# My New Opal (2006 color)



## c2m (Sep 1, 2006)

It took about a week longer than expected but I picked up my new Opal w/ SRAM Rival today. I only got about 20 miles on her today, so I wont comment on the ride yet.

I will say I do enjoy the SRAM shifting, much cleaner than the shifting on my old bike w/ Ultegra (then again old things dont usually work as well as new things).

I originally ordered it with Rival cranks but apparently they were on back order so dealer switch to SLK compact cranks.

The bike weighed in at 16.7 pounds without pedals. The bike is specced with ITM aluminum bars/stem and the Rolf Tempo wheels are not light by any standard. I just hope the wheels hold up to be good training wheels and I can upgrade to nicer set once my checkbook cools off.

If you have any specifc questions feel free to ask.


----------



## fire262 (Aug 29, 2006)

*Nice*

Nice ride, I got an 07 opal and love it!


----------



## rollinrob (Dec 8, 2002)

Very very nice.. I have the 06 Opal in red.

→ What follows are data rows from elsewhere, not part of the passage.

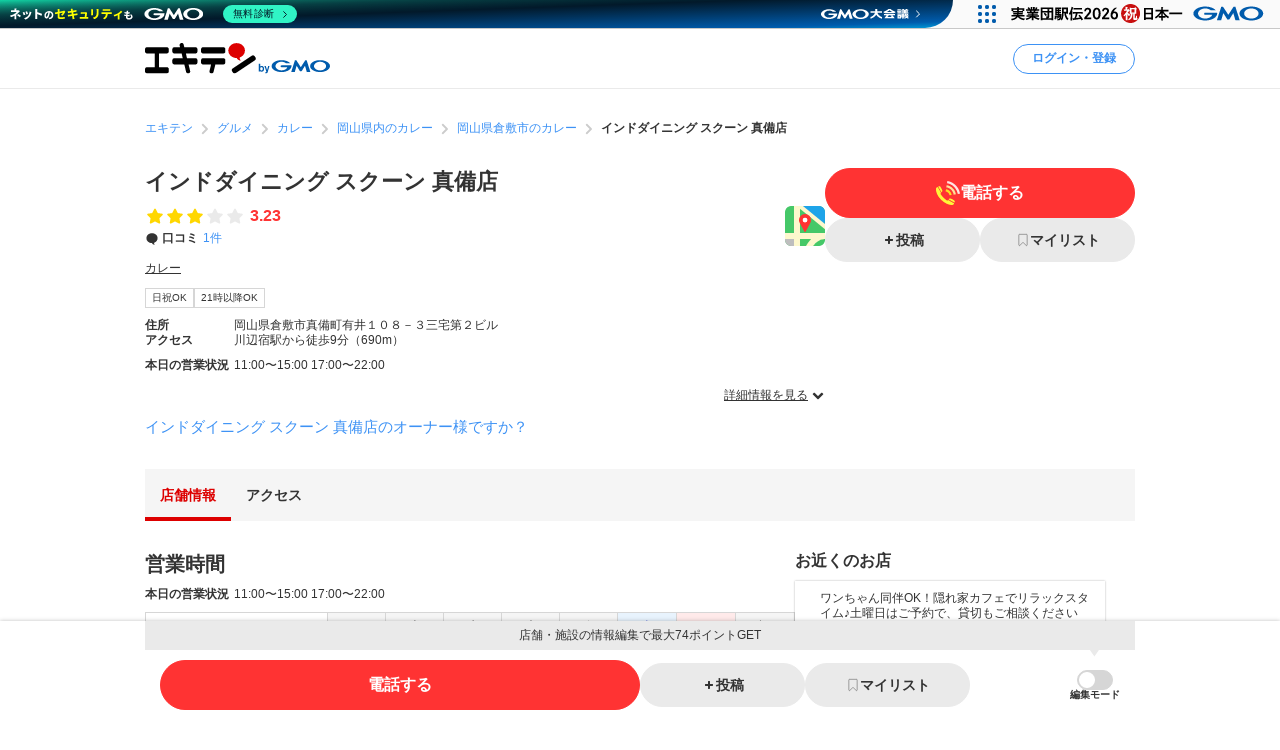

--- FILE ---
content_type: text/html; charset=utf-8
request_url: https://www.google.com/recaptcha/api2/aframe
body_size: 183
content:
<!DOCTYPE HTML><html><head><meta http-equiv="content-type" content="text/html; charset=UTF-8"></head><body><script nonce="roLZOjmNep8yeGeqsJFPPA">/** Anti-fraud and anti-abuse applications only. See google.com/recaptcha */ try{var clients={'sodar':'https://pagead2.googlesyndication.com/pagead/sodar?'};window.addEventListener("message",function(a){try{if(a.source===window.parent){var b=JSON.parse(a.data);var c=clients[b['id']];if(c){var d=document.createElement('img');d.src=c+b['params']+'&rc='+(localStorage.getItem("rc::a")?sessionStorage.getItem("rc::b"):"");window.document.body.appendChild(d);sessionStorage.setItem("rc::e",parseInt(sessionStorage.getItem("rc::e")||0)+1);localStorage.setItem("rc::h",'1769149785630');}}}catch(b){}});window.parent.postMessage("_grecaptcha_ready", "*");}catch(b){}</script></body></html>

--- FILE ---
content_type: application/javascript; charset=utf-8
request_url: https://fundingchoicesmessages.google.com/f/AGSKWxVPTXHoeMfinK_EGe1Ul3FTaq-yFhJW64bdiNlEIDdhyrtOGYUpIZ6SnWxyKOmJMnXA-pGWcHRHa-uoLHjquwbxHsspjVybA-lav4T4Hd1l0YuJ5lrPZPRXmMWUOuJFr83Xq2mpxePxhkfFgeVep_-XVs7o78IDA4XVuSKidqd-jmuqlw7t4ulbcOU=/_/cpm160.-sponsored-links-_headerad..ads.loader-/ad/special.
body_size: -1288
content:
window['133858a6-930a-430e-b7cb-fe3d0e0d53e3'] = true;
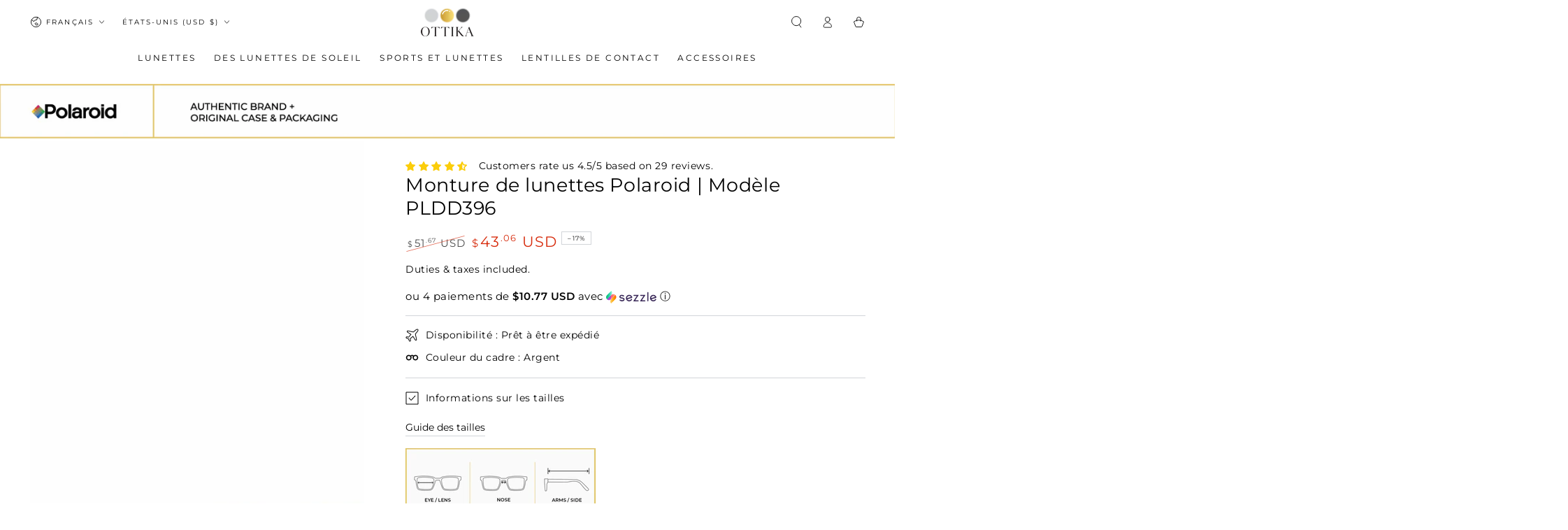

--- FILE ---
content_type: application/javascript
request_url: https://ottika.artryon.cn/tryon/embedJs/tryOnPcDetail.js
body_size: 2001
content:
"use strict"; 
insert_div_tryon_iframe_box();

jQuery(".try_on_btn").click(function(e) {
    // console.log("click title");
    jQuery(".tryon_btn_loading").fadeIn(100);
    // load_detail_tryon();
    // var sku_str = "904201,82027,903867,903875";
    var sku_str = "";
    var default_sku = "";

    for (j = 0; j < meta.product.variants.length; j++) {
        // console.log("#####sku:" ,meta.product.variants[j].sku, " id:",meta.product.variants[j].id," name:",meta.product.variants[j].name);
        if (meta.product.variants[j].id) {
            sku_str = sku_str + "," + meta.product.variants[j].id;
        }
        if(j == 0){
            default_sku = meta.product.variants[j].id;
        }
    }
    
    const searchParams = new URLSearchParams(window.location.search);
    var variant = searchParams.get("variant");
    if(variant){
        default_sku = variant;
    }
    var device = "pc"; // pc  ||  m
    load_try_on_detail(device, sku_str, default_sku);
});

function load_try_on_detail(device, sku_str, default_sku) {
    if (!sku_str) {
        console.error("sku_str is null");
        return;
    } else {
        jQuery("#tryon_single_iframe").data("sku_str", sku_str);
    }
    if (default_sku) {
        jQuery("#tryon_single_iframe").data("default_sku", default_sku);
    }
    var formdata = new FormData();
    formdata.append('device', device);
    formdata.append("pathname", window.location.pathname);
    formdata.append("sku_str", sku_str);
    formdata.append("default_sku", default_sku);
    formdata.append("category", "detail");
    formdata.append('domain', window.location.host);
    try {
        var browser_info = fetch_browser_info();
        formdata.append("report_browser", browser_info['browser']);
        formdata.append("report_system", browser_info['system']);
        formdata.append("report_device", browser_info['device']);
        formdata.append("user_agent", navigator.userAgent.toLowerCase());
    } catch {

    }
    jQuery("#tryon_single_iframe").fadeIn(100);
    jQuery.ajax({
        url: 'https://ottika.artryon.cn/index.php/admin/GetTpl/detail.html',
        type: 'POST',
        data: formdata,
        cache: false,
        contentType: false,
        processData: false,
        success: function(data) {
            console.log("fetch success");
            jQuery("#tryon_single_iframe").html('');
            jQuery("#tryon_single_iframe").html(data);
            jQuery(".tryon_btn_loading").fadeOut(100);
        },
        error: function() {
            console.log("fetch error");
            jQuery(".tryon_btn_loading").fadeOut(100);
        }
    });
}


function insert_div_tryon_iframe_box() {
    var tryon_iframe_html = `<style>
    .tryon_btn_loading {   
        position:fixed;
        top: 0px;
        left: 0px;
        width: 100%;
        height: 100%;
        background-image: url(https://ottika.artryon.cn/tryon/images/tryon_loading.gif)  ;   
        background-position: center center;
        background-repeat: no-repeat;
        background-size:50px 50px;
        background-color:#333;
        z-index: 99999;
        opacity: 0.6;
        display: none;
   }
    .try_on_wrapper{
        position:absolute;
        left:0px;
        top:20px;
        width:100%;
        display: inline-block;
        text-align:left;
        z-index:10;
   }
   .try_on_btn{
        cursor:pointer;
        padding: 3px 15px;
        margin-top:0px;
        text-align:center;
        font-weight:bold;
        font-size:14px;
        letter-spacing: 0px;
        background:#E1C564;
        color:#000;
        border:#6666CC solid 0px;
        display: inline-block;
        border-radius:0px 0px;
   }
   .tryon_single_iframe:empty{
       display:inline-block
   }
    </style>
    <div class="tryon_btn_loading"></div>
    <div id="tryon_single_iframe" class="tryon_single_iframe" style="width:0px;height:0px;border:#0f0 solid 0px;display:inline-block"></div>`;


    // 可用 begin
    var small_tryon_btn_html = `<div class="try_on_wrapper"><div class="try_on_btn">Virtual Try-On</div></div>`;
    // jQuery(".product-shop .groups-btn ").prepend(tryon_btn_html); // 对应product-grouped.liquid
    // jQuery(".product-shop #product-variants ").append(tryon_btn_html);

    // jQuery(".swiper-container").prepend(tryon_btn_html); 
    // jQuery(".product-info-main").prepend("<div class='try_on_btn'>TRY ON</div>"); 

    // jQuery(".product__media-gallery").prepend(small_tryon_btn_html);  // 成功，放在下面判断
    jQuery("body").append(tryon_iframe_html);

    // 判断SKU是否存在
    // var sku_str = jQuery(".product-sku").data('sku').trim();
    var sku_str = "";
    for (j = 0; j < meta.product.variants.length; j++) {
        // console.log("#####sku:" ,meta.product.variants[j].sku, " id:",meta.product.variants[j].id," name:",meta.product.variants[j].name);
        if (meta.product.variants[j].id) {
            sku_str = sku_str + "," + meta.product.variants[j].id;
        }
    }
    // console.log("sku_str:" + sku_str);
    var formdata = new FormData();                   
    formdata.append('sku_str', sku_str);

    jQuery.ajax({
        type:"POST",                             //请求的类型
        url:"https://ottika.artryon.cn/index.php/admin/GetTpl/get_sku_list_info.html",                  //请求的路径
        data: formdata,                    //请求的参数
        async: false,
        cache: false,
        contentType: false,
        processData: false,
        success: function (data) {                 //成功返回触发的方法
            // console.log("ajax请求成功");
            // console.log(data);
            // console.log(data[0]);
            var  data = JSON.parse(data);
            // console.log("data:",data);
            if(data.length){
                // console.log("show try on button");
                // jQuery(".product__media-gallery").prepend(small_tryon_btn_html); 
                jQuery(".product__media-wrapper").prepend(small_tryon_btn_html);

            }
        },
        //请求失败触发的方法
        error:function(XMLHttpRequest, textStatus, errorThrown){
            // console.log("ajax请求失败");
        }
    });

}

It was a tough choice for me but I am very glad I did it. I am also partial to the 06 paint schemes over the 07. I know everyone has different tastes so that's my 2 cents...


----------



## Paris_Metro (Aug 7, 2006)

Sell me those Rolfs to help your checkbook replenish itself. Why would they put $350 wheels on an Opal?


----------



## c2m (Sep 1, 2006)

*Wheels were my choice not dealer*

I selected the Tempo wheels to save myself some money. As long as they hold up as durable training wheels I will be happy.


----------



## Paris_Metro (Aug 7, 2006)

c2m said:


> I selected the Tempo wheels to save myself some money. As long as they hold up as durable training wheels I will be happy.


I was considering some Rolf Tempo for the same purpose -- training wheels. Besides the weight, is there anything you don't like about them? You seem to be concerned that they won't hold up. Why is this? Are there other wheels in this price range you wish you would have purchased? BTW, very pretty Opal. Love the blue!


----------



## c2m (Sep 1, 2006)

*Only had the wheels/bike for 4 days so far*

So far the wheels seem fine to me, considering cost. I have no reason to believe they won't be durable, my first time using Rolf wheels. I do like the aero profile, (to me) looks nice and they seem fast so far. Plus while there may be some aero benefits as speed goes over 20 or so, the mental advantage seems worth it based on my last couple of rides on them.


----------



## dat59 (Aug 9, 2006)

Nice bike! Are those Elite patao cages the standard or smaller ones?


----------



## c2m (Sep 1, 2006)

*Water Bottle Cages are Elite Patao Std*

Standard sized cages, it was not my first choice, the pase or d'Elite might have looked cooler, but at the time they did not have a lot of options available with 2 cages, same model/color in stock.


----------